__Recorded data__:
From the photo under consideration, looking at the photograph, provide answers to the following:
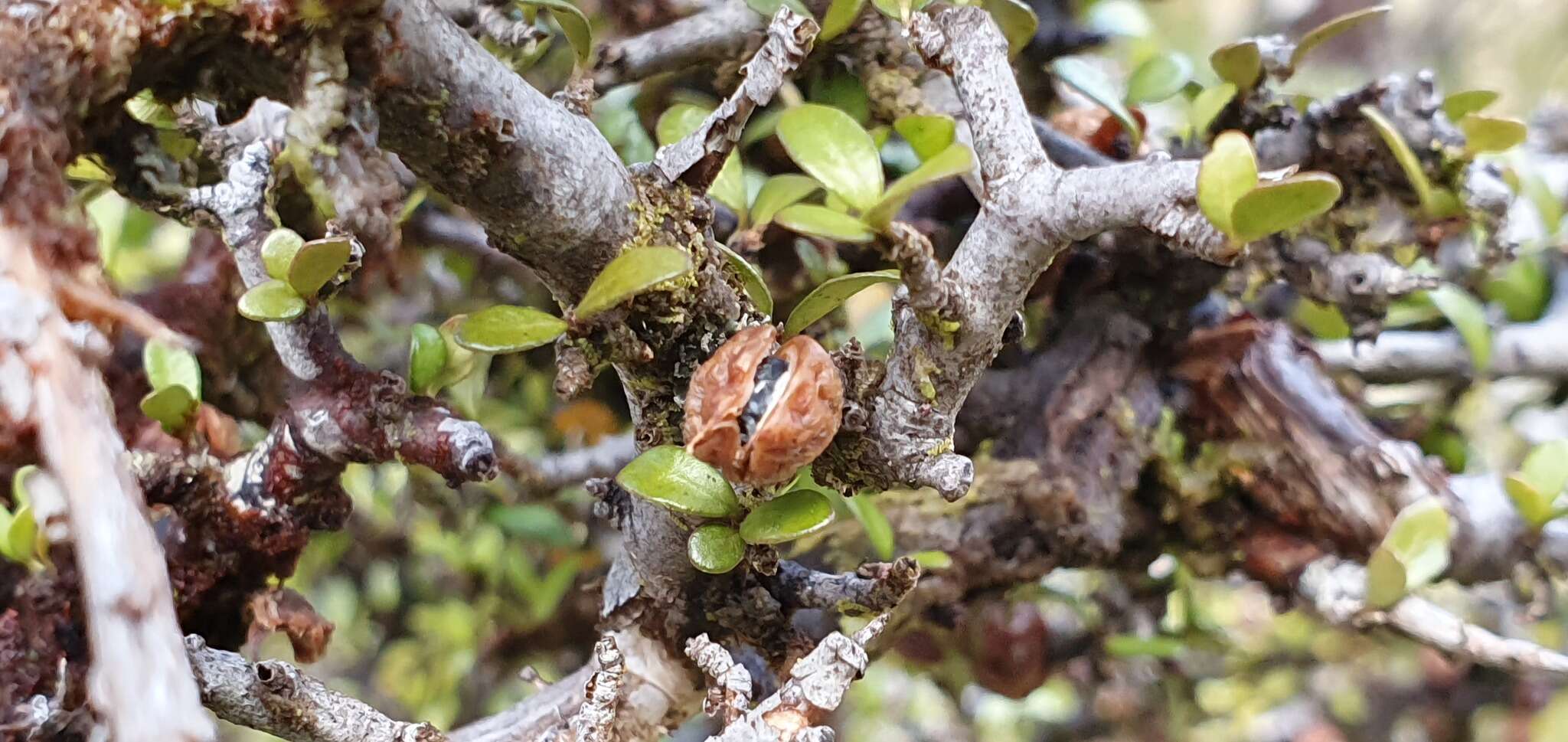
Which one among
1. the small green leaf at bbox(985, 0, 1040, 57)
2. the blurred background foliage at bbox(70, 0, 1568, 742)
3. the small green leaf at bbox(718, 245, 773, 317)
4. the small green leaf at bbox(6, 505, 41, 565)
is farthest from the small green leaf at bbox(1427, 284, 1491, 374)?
the small green leaf at bbox(6, 505, 41, 565)

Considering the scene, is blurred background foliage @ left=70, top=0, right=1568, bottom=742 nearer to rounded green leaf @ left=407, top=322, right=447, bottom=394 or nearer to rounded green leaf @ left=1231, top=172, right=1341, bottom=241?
rounded green leaf @ left=407, top=322, right=447, bottom=394

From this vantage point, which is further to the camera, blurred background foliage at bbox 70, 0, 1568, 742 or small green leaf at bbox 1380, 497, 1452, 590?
blurred background foliage at bbox 70, 0, 1568, 742

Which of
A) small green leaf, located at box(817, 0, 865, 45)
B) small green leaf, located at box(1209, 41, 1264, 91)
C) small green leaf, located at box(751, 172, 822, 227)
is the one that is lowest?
small green leaf, located at box(751, 172, 822, 227)

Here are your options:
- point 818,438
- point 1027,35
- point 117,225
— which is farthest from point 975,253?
point 117,225

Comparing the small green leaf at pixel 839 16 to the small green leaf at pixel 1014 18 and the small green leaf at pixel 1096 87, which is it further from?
the small green leaf at pixel 1096 87

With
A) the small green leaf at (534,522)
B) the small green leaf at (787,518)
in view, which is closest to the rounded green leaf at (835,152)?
the small green leaf at (787,518)

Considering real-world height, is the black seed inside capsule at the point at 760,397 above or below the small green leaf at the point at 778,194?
above
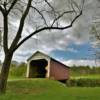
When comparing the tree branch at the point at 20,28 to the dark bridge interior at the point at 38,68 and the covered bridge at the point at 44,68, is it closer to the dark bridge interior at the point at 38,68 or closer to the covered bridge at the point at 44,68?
the covered bridge at the point at 44,68

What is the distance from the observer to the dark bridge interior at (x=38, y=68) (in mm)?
41031

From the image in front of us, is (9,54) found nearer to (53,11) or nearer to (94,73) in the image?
(53,11)

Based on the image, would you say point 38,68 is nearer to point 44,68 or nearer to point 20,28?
point 44,68

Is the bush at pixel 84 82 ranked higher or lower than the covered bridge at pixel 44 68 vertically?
lower

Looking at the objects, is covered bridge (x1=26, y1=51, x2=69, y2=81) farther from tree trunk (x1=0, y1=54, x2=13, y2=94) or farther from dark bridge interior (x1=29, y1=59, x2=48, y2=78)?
tree trunk (x1=0, y1=54, x2=13, y2=94)

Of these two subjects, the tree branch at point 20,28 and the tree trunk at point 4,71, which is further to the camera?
the tree branch at point 20,28

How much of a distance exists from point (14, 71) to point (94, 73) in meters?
20.2

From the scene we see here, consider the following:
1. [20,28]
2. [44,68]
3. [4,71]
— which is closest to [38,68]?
[44,68]

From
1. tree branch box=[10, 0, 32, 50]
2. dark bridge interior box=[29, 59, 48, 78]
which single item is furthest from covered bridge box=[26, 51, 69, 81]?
tree branch box=[10, 0, 32, 50]

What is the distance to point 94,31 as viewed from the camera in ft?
68.2

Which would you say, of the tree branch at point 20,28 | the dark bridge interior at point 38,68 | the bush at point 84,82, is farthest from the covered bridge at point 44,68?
the tree branch at point 20,28

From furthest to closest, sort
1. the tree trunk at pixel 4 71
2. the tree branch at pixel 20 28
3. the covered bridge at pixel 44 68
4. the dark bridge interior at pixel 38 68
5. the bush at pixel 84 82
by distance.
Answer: the dark bridge interior at pixel 38 68
the bush at pixel 84 82
the covered bridge at pixel 44 68
the tree branch at pixel 20 28
the tree trunk at pixel 4 71

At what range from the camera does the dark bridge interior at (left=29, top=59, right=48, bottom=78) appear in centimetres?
4103

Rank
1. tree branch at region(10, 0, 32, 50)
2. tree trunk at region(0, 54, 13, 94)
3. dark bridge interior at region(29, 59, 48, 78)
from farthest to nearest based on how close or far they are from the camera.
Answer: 1. dark bridge interior at region(29, 59, 48, 78)
2. tree branch at region(10, 0, 32, 50)
3. tree trunk at region(0, 54, 13, 94)
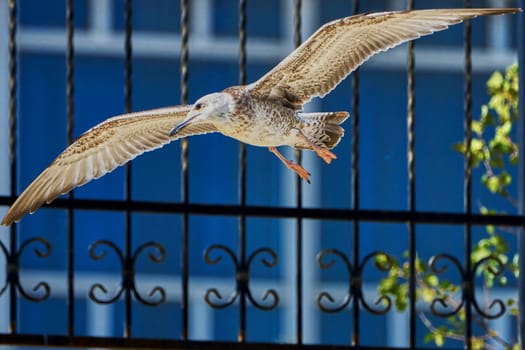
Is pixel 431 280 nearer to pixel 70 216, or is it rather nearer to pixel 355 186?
pixel 355 186

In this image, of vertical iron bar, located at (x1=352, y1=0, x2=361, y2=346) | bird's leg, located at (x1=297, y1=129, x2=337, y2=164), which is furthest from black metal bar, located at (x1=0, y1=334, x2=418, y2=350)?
bird's leg, located at (x1=297, y1=129, x2=337, y2=164)

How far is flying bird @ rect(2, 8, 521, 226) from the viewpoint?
4.46 m

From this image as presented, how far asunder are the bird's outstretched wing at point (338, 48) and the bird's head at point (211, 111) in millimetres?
180

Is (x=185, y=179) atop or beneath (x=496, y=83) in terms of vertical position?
beneath

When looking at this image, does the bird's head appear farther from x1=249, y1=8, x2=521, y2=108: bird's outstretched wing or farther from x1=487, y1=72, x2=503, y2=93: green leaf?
x1=487, y1=72, x2=503, y2=93: green leaf

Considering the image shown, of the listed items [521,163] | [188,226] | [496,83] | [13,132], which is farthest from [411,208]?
[13,132]

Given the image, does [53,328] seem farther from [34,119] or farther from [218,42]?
[218,42]

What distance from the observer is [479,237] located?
11312 millimetres

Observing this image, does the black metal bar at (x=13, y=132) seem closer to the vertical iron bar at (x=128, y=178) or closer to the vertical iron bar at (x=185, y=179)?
the vertical iron bar at (x=128, y=178)

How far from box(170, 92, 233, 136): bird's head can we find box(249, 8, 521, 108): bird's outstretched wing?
7.1 inches

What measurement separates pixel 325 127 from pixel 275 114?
10.6 inches

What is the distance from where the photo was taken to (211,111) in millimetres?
4430

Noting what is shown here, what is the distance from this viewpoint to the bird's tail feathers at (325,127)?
4.75 m

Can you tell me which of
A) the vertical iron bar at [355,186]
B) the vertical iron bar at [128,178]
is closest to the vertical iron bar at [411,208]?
the vertical iron bar at [355,186]
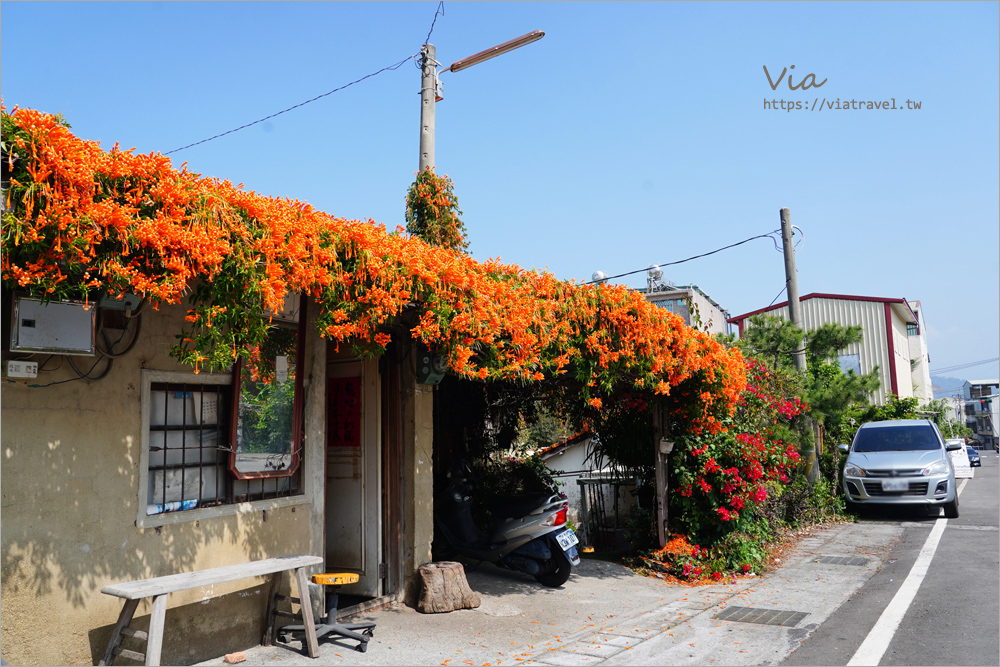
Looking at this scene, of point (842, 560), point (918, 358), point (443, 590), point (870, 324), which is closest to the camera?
point (443, 590)

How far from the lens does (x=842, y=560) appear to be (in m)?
9.70

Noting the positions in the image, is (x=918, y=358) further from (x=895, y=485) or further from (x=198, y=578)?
(x=198, y=578)

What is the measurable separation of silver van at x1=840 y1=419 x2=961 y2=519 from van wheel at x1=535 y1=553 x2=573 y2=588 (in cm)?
802

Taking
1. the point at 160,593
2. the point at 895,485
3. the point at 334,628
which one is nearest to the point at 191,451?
the point at 160,593

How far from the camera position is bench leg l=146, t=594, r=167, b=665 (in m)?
4.32

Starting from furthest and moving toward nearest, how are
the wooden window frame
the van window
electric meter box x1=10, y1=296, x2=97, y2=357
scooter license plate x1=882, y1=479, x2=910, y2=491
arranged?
the van window
scooter license plate x1=882, y1=479, x2=910, y2=491
the wooden window frame
electric meter box x1=10, y1=296, x2=97, y2=357

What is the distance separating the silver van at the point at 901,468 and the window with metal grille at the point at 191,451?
11520 millimetres

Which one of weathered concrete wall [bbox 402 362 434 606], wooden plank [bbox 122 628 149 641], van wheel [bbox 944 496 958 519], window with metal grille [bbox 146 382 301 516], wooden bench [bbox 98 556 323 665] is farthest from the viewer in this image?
van wheel [bbox 944 496 958 519]

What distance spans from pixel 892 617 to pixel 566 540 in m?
3.12

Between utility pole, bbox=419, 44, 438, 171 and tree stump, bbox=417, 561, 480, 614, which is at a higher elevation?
utility pole, bbox=419, 44, 438, 171

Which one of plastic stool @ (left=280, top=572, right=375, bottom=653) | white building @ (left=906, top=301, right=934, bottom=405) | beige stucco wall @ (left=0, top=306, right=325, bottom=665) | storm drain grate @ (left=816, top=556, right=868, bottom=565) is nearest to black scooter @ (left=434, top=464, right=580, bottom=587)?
plastic stool @ (left=280, top=572, right=375, bottom=653)

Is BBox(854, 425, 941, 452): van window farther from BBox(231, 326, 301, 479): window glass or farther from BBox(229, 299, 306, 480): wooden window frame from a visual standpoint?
BBox(231, 326, 301, 479): window glass

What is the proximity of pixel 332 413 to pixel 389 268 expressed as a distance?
306 centimetres

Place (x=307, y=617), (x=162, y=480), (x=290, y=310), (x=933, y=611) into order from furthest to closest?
1. (x=933, y=611)
2. (x=290, y=310)
3. (x=307, y=617)
4. (x=162, y=480)
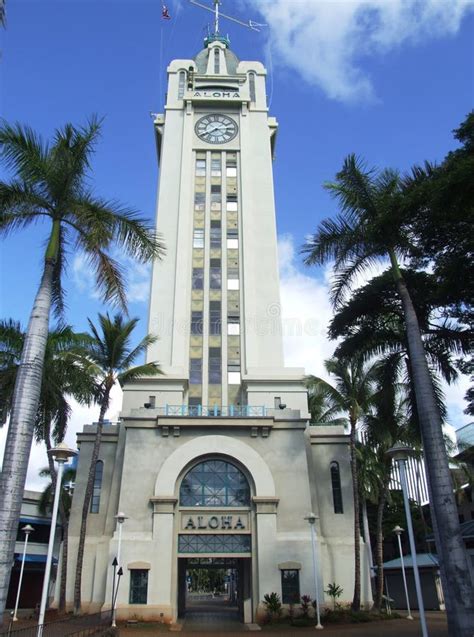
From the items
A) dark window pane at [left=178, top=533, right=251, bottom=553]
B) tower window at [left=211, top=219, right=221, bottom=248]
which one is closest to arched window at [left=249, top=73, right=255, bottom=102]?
tower window at [left=211, top=219, right=221, bottom=248]

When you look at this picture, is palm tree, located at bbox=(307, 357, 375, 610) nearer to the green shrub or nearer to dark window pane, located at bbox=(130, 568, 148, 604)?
the green shrub

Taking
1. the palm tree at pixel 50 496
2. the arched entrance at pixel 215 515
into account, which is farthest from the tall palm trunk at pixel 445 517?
the palm tree at pixel 50 496

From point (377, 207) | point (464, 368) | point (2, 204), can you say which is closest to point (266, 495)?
point (464, 368)

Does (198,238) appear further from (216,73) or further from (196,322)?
(216,73)

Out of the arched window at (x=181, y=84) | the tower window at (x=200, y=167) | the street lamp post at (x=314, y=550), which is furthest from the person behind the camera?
the arched window at (x=181, y=84)

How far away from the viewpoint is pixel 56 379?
26391 millimetres

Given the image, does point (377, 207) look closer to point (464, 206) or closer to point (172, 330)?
point (464, 206)

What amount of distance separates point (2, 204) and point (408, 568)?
1387 inches

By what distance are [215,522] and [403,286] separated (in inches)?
620

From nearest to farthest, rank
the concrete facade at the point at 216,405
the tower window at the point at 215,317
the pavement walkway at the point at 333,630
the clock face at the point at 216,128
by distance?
the pavement walkway at the point at 333,630
the concrete facade at the point at 216,405
the tower window at the point at 215,317
the clock face at the point at 216,128

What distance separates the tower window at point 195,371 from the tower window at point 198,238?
399 inches

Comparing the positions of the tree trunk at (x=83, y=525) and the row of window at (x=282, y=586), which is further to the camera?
the row of window at (x=282, y=586)

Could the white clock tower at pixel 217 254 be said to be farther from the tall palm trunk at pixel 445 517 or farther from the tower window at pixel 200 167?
the tall palm trunk at pixel 445 517

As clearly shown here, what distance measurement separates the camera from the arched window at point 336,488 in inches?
1180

__Task description__:
Can you lay out the part of the material that opens with the line containing "Does (198,238) appear" and closes with the line containing "26391 millimetres", both included, as a JSON list of strings with one string per line and blank lines left out?

__Exercise output__:
[
  "Does (198,238) appear further from (216,73) or further from (196,322)?",
  "(216,73)",
  "Out of the arched window at (x=181, y=84) | the tower window at (x=200, y=167) | the street lamp post at (x=314, y=550), which is furthest from the person behind the camera?",
  "the arched window at (x=181, y=84)",
  "How far away from the viewpoint is pixel 56 379?",
  "26391 millimetres"
]